The yen could tumble from near seven-month highs after Japan issued another intervention warning and before the Bank of Japan meets to discuss its own yen-weakening policy measures.
Sterling could begin to wobble near record highs in front of upcoming Bank of England minutes and UK economic data while eurozone data is likely to indicate a looming recession for the shared currency area.
The British pound has made little fuss of stepping over recent four-month highs against a shrinking US dollar and is now approaching one-year highs after the Federal Reserve unleashed a third quantitative easing plan to support the US economy. However, Vince Cable’s rally is still lagging behind the euro’s stronger advance and the pound is also losing value against its more yield-heavy rivals.
Chairman Ben Bernanke finally fired up the Federal Reserve’s money-spinning helicopter and landed a third quantitative easing container, pretty much where analysts had anticipated, perhaps setting up another explosive day for the US dollar. The greenback has already declined by over three per cent against a group of currencies since the beginning of the month but monetary policy announcement could now turn that decline into something of a freefall.
The Federal Reserve’s decision to unleash another quantitative easing programme to help spur faster economic growth in the US appears to have diverted even more traffic away from the US dollar and in the direction of the euro.

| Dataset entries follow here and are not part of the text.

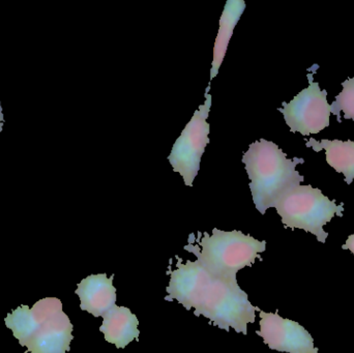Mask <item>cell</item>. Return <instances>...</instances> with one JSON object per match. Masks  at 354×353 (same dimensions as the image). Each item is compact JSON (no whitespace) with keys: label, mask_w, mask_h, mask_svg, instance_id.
Returning <instances> with one entry per match:
<instances>
[{"label":"cell","mask_w":354,"mask_h":353,"mask_svg":"<svg viewBox=\"0 0 354 353\" xmlns=\"http://www.w3.org/2000/svg\"><path fill=\"white\" fill-rule=\"evenodd\" d=\"M185 250L193 253L212 278L236 280L239 271L252 267L257 258L261 260L260 253L266 250V242L236 230L222 231L214 228L212 236L204 232L199 246L189 244Z\"/></svg>","instance_id":"cell-2"},{"label":"cell","mask_w":354,"mask_h":353,"mask_svg":"<svg viewBox=\"0 0 354 353\" xmlns=\"http://www.w3.org/2000/svg\"><path fill=\"white\" fill-rule=\"evenodd\" d=\"M314 74H308L310 85L303 89L289 103H283L279 111L284 116L291 133H301L304 136L318 134L330 124V105L328 91L322 89L314 81Z\"/></svg>","instance_id":"cell-6"},{"label":"cell","mask_w":354,"mask_h":353,"mask_svg":"<svg viewBox=\"0 0 354 353\" xmlns=\"http://www.w3.org/2000/svg\"><path fill=\"white\" fill-rule=\"evenodd\" d=\"M245 2L243 0H228L225 4L224 10L220 19L218 37L214 48V60L210 70V80L214 78L220 70L221 64L225 58L229 41L233 35L235 26L245 12Z\"/></svg>","instance_id":"cell-14"},{"label":"cell","mask_w":354,"mask_h":353,"mask_svg":"<svg viewBox=\"0 0 354 353\" xmlns=\"http://www.w3.org/2000/svg\"><path fill=\"white\" fill-rule=\"evenodd\" d=\"M208 89L209 86L206 88L205 103L196 110L168 157L174 172L183 176L187 187L193 186L194 180L199 172L202 155L209 142L210 128L206 120L212 108V95L207 93Z\"/></svg>","instance_id":"cell-5"},{"label":"cell","mask_w":354,"mask_h":353,"mask_svg":"<svg viewBox=\"0 0 354 353\" xmlns=\"http://www.w3.org/2000/svg\"><path fill=\"white\" fill-rule=\"evenodd\" d=\"M73 330L70 318L62 311L48 321L25 347L29 353H68L74 339Z\"/></svg>","instance_id":"cell-11"},{"label":"cell","mask_w":354,"mask_h":353,"mask_svg":"<svg viewBox=\"0 0 354 353\" xmlns=\"http://www.w3.org/2000/svg\"><path fill=\"white\" fill-rule=\"evenodd\" d=\"M257 308L250 303L236 280L212 278L194 314L209 319L218 329H233L247 335L248 325L255 323Z\"/></svg>","instance_id":"cell-4"},{"label":"cell","mask_w":354,"mask_h":353,"mask_svg":"<svg viewBox=\"0 0 354 353\" xmlns=\"http://www.w3.org/2000/svg\"><path fill=\"white\" fill-rule=\"evenodd\" d=\"M113 278L106 274L91 275L78 284L75 294L80 298V309L95 317H103L116 305Z\"/></svg>","instance_id":"cell-10"},{"label":"cell","mask_w":354,"mask_h":353,"mask_svg":"<svg viewBox=\"0 0 354 353\" xmlns=\"http://www.w3.org/2000/svg\"><path fill=\"white\" fill-rule=\"evenodd\" d=\"M316 153L326 151V162L339 173L344 174L345 182L351 184L354 180V141L328 140L322 141L311 138L306 143Z\"/></svg>","instance_id":"cell-13"},{"label":"cell","mask_w":354,"mask_h":353,"mask_svg":"<svg viewBox=\"0 0 354 353\" xmlns=\"http://www.w3.org/2000/svg\"><path fill=\"white\" fill-rule=\"evenodd\" d=\"M342 86L343 90L337 95L334 103L330 105V113L337 116V120L341 122V111H343L346 120H353L354 122V77L345 80Z\"/></svg>","instance_id":"cell-15"},{"label":"cell","mask_w":354,"mask_h":353,"mask_svg":"<svg viewBox=\"0 0 354 353\" xmlns=\"http://www.w3.org/2000/svg\"><path fill=\"white\" fill-rule=\"evenodd\" d=\"M257 335L270 350L286 353H318L311 334L297 321L283 318L278 312L259 311Z\"/></svg>","instance_id":"cell-7"},{"label":"cell","mask_w":354,"mask_h":353,"mask_svg":"<svg viewBox=\"0 0 354 353\" xmlns=\"http://www.w3.org/2000/svg\"><path fill=\"white\" fill-rule=\"evenodd\" d=\"M343 250H349L354 255V234L349 236L346 242L342 246Z\"/></svg>","instance_id":"cell-16"},{"label":"cell","mask_w":354,"mask_h":353,"mask_svg":"<svg viewBox=\"0 0 354 353\" xmlns=\"http://www.w3.org/2000/svg\"><path fill=\"white\" fill-rule=\"evenodd\" d=\"M62 303L57 298H45L32 307L21 306L4 319L6 327L23 347L43 327L48 321L62 312Z\"/></svg>","instance_id":"cell-9"},{"label":"cell","mask_w":354,"mask_h":353,"mask_svg":"<svg viewBox=\"0 0 354 353\" xmlns=\"http://www.w3.org/2000/svg\"><path fill=\"white\" fill-rule=\"evenodd\" d=\"M2 122H3V114H2L1 104H0V133L2 132Z\"/></svg>","instance_id":"cell-17"},{"label":"cell","mask_w":354,"mask_h":353,"mask_svg":"<svg viewBox=\"0 0 354 353\" xmlns=\"http://www.w3.org/2000/svg\"><path fill=\"white\" fill-rule=\"evenodd\" d=\"M136 315L126 307L114 306L103 316L100 331L108 343L114 344L118 348H124L138 339L140 332Z\"/></svg>","instance_id":"cell-12"},{"label":"cell","mask_w":354,"mask_h":353,"mask_svg":"<svg viewBox=\"0 0 354 353\" xmlns=\"http://www.w3.org/2000/svg\"><path fill=\"white\" fill-rule=\"evenodd\" d=\"M243 163L251 180L254 204L261 215L274 207L287 191L305 180L297 171V166L305 163V160L288 159L276 143L266 139L250 145L243 155Z\"/></svg>","instance_id":"cell-1"},{"label":"cell","mask_w":354,"mask_h":353,"mask_svg":"<svg viewBox=\"0 0 354 353\" xmlns=\"http://www.w3.org/2000/svg\"><path fill=\"white\" fill-rule=\"evenodd\" d=\"M212 280V276L199 261L187 260L183 263L179 260L176 269L170 275L165 300H176L187 311L195 309Z\"/></svg>","instance_id":"cell-8"},{"label":"cell","mask_w":354,"mask_h":353,"mask_svg":"<svg viewBox=\"0 0 354 353\" xmlns=\"http://www.w3.org/2000/svg\"><path fill=\"white\" fill-rule=\"evenodd\" d=\"M274 207L285 227L310 232L322 244L328 236L324 226L336 216L342 218L344 211V203L337 205L336 200H330L311 184H299L287 191Z\"/></svg>","instance_id":"cell-3"}]
</instances>
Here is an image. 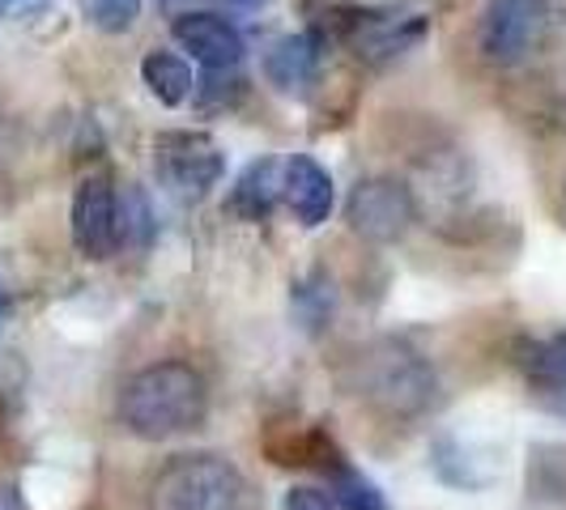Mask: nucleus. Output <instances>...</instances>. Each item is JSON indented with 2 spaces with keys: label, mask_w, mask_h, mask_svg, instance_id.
I'll use <instances>...</instances> for the list:
<instances>
[{
  "label": "nucleus",
  "mask_w": 566,
  "mask_h": 510,
  "mask_svg": "<svg viewBox=\"0 0 566 510\" xmlns=\"http://www.w3.org/2000/svg\"><path fill=\"white\" fill-rule=\"evenodd\" d=\"M209 417V383L188 362H154L119 387V422L145 443L200 429Z\"/></svg>",
  "instance_id": "nucleus-1"
},
{
  "label": "nucleus",
  "mask_w": 566,
  "mask_h": 510,
  "mask_svg": "<svg viewBox=\"0 0 566 510\" xmlns=\"http://www.w3.org/2000/svg\"><path fill=\"white\" fill-rule=\"evenodd\" d=\"M243 477L227 455L192 451L167 459L145 489V510H239Z\"/></svg>",
  "instance_id": "nucleus-2"
},
{
  "label": "nucleus",
  "mask_w": 566,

The single currency has now gained by as much as 4.5 per cent against its US rival as the Federal Reserve dilutes the dollar’s value through monetary easing, while the European Central Bank has helped safeguard the euro with its new bond-buying intervention programme.
The Japanese yen spiked to seven-month highs against the battered US dollar but pared some of those gains after policymakers in Japan threatened to intervene in FX markets. Finance Minister Jun Azumi warned that Tokyo will take action against what he sees as more speculative flows out of the dollar and into the yen.